- **AUFGABEN**
(1) Wie viele Geschwister hatte Clarence Henry Osborne laut dem Lesetext?
(2) Übersetzen Sie aus dem Text über Clarence Henry Osborne den Satz „Seine Eltern erlaubten es ihm nicht, mit Kindern zu spielen, die einer anderen als der eigenen Kirche angehörten.“ ins Englische.
(3) Knüpfen Sie an den letzten Satz des Textes über Clarence Henry Osborne an, und schreiben Sie den Text weiter.

- **LESETEXT**
§
Clarence Henry Osborne (* 1917, 1918 oder 1927 in Brisbane; † September 1979 ebenda) war ein australischer Gerichts- und Parlamentsstenograph. Er wurde überregional bekannt, als kurz vor seinem Tod publik wurde, dass er während 20 Jahren zu rund 2500 männlichen Kindern, Jugendlichen und jungen Erwachsenen sexuelle Kontakte hatte. Angesichts des jahrzehntelangen Zeitraums, der großen Zahl beteiligter Personen und der teilweise jahrelang freiwillig bestehenden Beziehungen ist Osbornes Fall einer der komplexesten in der Kriminalgeschichte.
Osbornes frühe Jahre
Osbornes Kindheit in Brisbane war von strenger, puritanischer Erziehung geprägt, die er selbst später als „heuchlerisch“ beschrieb. Er wuchs in einem repressiven, religiösen Umfeld auf, speziell seine Mutter beschrieb er als streng und unnahbar. Seine Eltern erlaubten es ihm nicht, mit Kindern zu spielen, die einer anderen als der eigenen Kirche angehörten. Er hatte drei Geschwister: einen zwei Jahre älteren Bruder, zu dem er ein emotional distanziertes Verhältnis hatte, und zwei um vier Jahre ältere Zwillingsschwestern, zu denen er eine herzliche Beziehung pflegte.
§
- **DATENAUSZÜGE**
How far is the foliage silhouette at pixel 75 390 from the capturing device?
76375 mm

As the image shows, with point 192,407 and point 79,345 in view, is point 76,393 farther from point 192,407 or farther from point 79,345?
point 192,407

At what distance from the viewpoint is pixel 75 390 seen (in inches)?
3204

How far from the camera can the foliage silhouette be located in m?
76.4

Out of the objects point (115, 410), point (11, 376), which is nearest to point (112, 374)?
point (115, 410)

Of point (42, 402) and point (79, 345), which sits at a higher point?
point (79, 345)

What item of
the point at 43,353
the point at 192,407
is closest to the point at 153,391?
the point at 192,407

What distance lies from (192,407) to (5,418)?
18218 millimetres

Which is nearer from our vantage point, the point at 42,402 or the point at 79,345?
§
- **ANTWORTEN**
(1) Drei: einen zwei Jahre älteren Bruder und zwei vier Jahre ältere Zwillingsschwestern.

(2) His parents did not allow him to play with children who belonged to a church other than their own.

(3)
In seiner Jugend wurde Osborne Mitglied der Young Men’s Christian Association, wo er sich im Turnen und Gewichtheben übte. Als junger Erwachsener wurde er Verantwortlicher einer kirchlichen Jugendorganisation und Eigentümer eines Fitnesscenters. Er ergriff den Beruf des Stenographen, zuerst bei Gericht, dann auch im Parlament. In seiner Freizeit widmete er sich der Vogelzucht und interessierte sich für Vererbungslehre, was er allerdings aus Zeitgründen aufgab.
Er selbst teilte mit, dass er in jungen Jahren zur Intimität unfähig gewesen sei und dazu erst im Laufe seines Lebens Zugang gefunden habe. Als Kind und Jugendlicher plagten ihn ob des repressiven Erziehungsstils seiner Eltern starke Schuldgefühle bei der häufigen Masturbation. Über seine sexuelle Orientierung war er sich als junger Mensch unklar, wiewohl er mit Frauen und Männern sexuelle Beziehungen hatte. Drei heterosexuelle und ebenso viele homosexuelle Beziehungen seines frühen Lebens beschrieb er als „hektisch“.
Osbornes Charakter
Arbeitskollegen, Nachbarn und Polizisten beschrieben Clarence Osborne gemäß dem Soziologen und Kriminologen Paul Richard Wilson als einen bis aufs Äußerste in Details verliebten Menschen. Er war nachgerade von Präzision besessen. Seinen Beruf als Gerichts- und Parlamentsstenograph übte er mit großer Genauigkeit aus; er war immer darum bemüht, die zu protokollierenden Gespräche mit Akkuratesse mitzuschreiben, was ihm nach Angaben seiner Kollegen auch in hohem Maß gelang. Gegenüber neuen und unerfahrenen Kollegen konnte er aufbrausend und beleidigend werden, vor allem wenn sie seinen hohen professionellen Maßstäben nicht gerecht wurden.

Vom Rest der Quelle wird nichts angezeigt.